Exactly five days and Matthew Strickland's biography of Henry the Young King is out. Just as a kind reminder to all those who haven't pre-ordered it yet. For the time being, I find writing on this blog somehow pointless feeling that the time to redefine some of the views I have hold on Henry is nigh. You can pre-order the book here and hereBy remarkable coincidence the publication day is the same day Henry the Young King's parents were married in the cathedral of St Pierre, Poitiers, 864 years ago, on 18 May 1152 (or perhaps it isn't a coincidence at all).


Waiting impatiently for my copy to arrive, I would like to share a few quotes about Henry, his close kin and friends. Some of them are going to show the family members at their royal best (or worst), some reveal obsure facts about them and make us smile, others throw a new light on the family relations. One thing we can be certain of  - they are going to give us food for thought.

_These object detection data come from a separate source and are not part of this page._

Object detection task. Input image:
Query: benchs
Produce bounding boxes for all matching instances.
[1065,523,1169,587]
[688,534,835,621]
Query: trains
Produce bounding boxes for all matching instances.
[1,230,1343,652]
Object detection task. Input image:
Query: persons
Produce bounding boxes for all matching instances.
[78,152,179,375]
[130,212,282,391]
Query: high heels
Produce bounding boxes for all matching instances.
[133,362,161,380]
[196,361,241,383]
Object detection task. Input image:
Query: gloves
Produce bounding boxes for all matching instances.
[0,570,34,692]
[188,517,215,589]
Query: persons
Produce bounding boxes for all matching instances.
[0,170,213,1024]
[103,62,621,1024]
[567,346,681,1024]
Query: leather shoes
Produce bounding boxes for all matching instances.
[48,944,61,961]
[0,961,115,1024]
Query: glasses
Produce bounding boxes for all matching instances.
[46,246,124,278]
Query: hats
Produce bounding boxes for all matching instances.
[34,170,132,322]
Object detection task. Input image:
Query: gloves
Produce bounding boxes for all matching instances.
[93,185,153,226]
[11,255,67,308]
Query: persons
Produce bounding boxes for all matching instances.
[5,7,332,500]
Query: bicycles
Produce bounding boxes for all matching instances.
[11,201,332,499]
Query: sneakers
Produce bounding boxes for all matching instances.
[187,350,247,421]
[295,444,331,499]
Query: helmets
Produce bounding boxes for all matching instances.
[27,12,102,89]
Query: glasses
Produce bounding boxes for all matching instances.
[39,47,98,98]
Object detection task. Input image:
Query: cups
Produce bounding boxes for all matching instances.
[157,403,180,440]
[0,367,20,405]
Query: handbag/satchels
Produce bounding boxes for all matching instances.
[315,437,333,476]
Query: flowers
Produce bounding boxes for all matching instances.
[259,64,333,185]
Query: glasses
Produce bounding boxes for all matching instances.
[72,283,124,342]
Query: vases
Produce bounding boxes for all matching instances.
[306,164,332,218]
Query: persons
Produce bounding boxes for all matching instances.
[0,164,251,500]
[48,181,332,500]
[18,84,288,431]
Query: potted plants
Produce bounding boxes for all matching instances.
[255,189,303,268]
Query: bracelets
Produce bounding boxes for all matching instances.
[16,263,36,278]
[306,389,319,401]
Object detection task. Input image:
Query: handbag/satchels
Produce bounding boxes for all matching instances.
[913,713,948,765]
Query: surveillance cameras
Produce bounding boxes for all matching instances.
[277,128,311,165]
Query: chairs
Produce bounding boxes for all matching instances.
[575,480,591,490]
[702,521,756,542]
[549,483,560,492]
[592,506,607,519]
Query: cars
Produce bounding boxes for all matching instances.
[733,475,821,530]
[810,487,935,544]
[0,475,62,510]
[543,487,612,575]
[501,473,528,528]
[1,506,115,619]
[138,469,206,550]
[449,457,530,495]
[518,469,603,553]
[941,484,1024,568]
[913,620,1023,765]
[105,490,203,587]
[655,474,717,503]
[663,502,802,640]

On the appearance and character of Henry's great-grandfather King Henry I of England from "The Deeds of the Kings of the English" by William of Malmesbury (1125):

'He was of middle stature, neither unduly short not tall; his hair was black and set back on his forehead; his eyes were mildly bright; his chest brawny; his body well fleshed. He was not personally pugnacious. Fot he seemed to recall the saying of Scipio Africanus:
"My mother bore me to be a commander not a soldier" Therefore he preferred to gain his ends by diplomacy rather than by the sword, and in this he was inferior in wisdom to no king of modern times, and indeed might without exaggeration be said to have in this manner surpassed all his predecessors.'

On the same great-grandfather Henry I, from the Anglo-Saxon Chronicle (1125)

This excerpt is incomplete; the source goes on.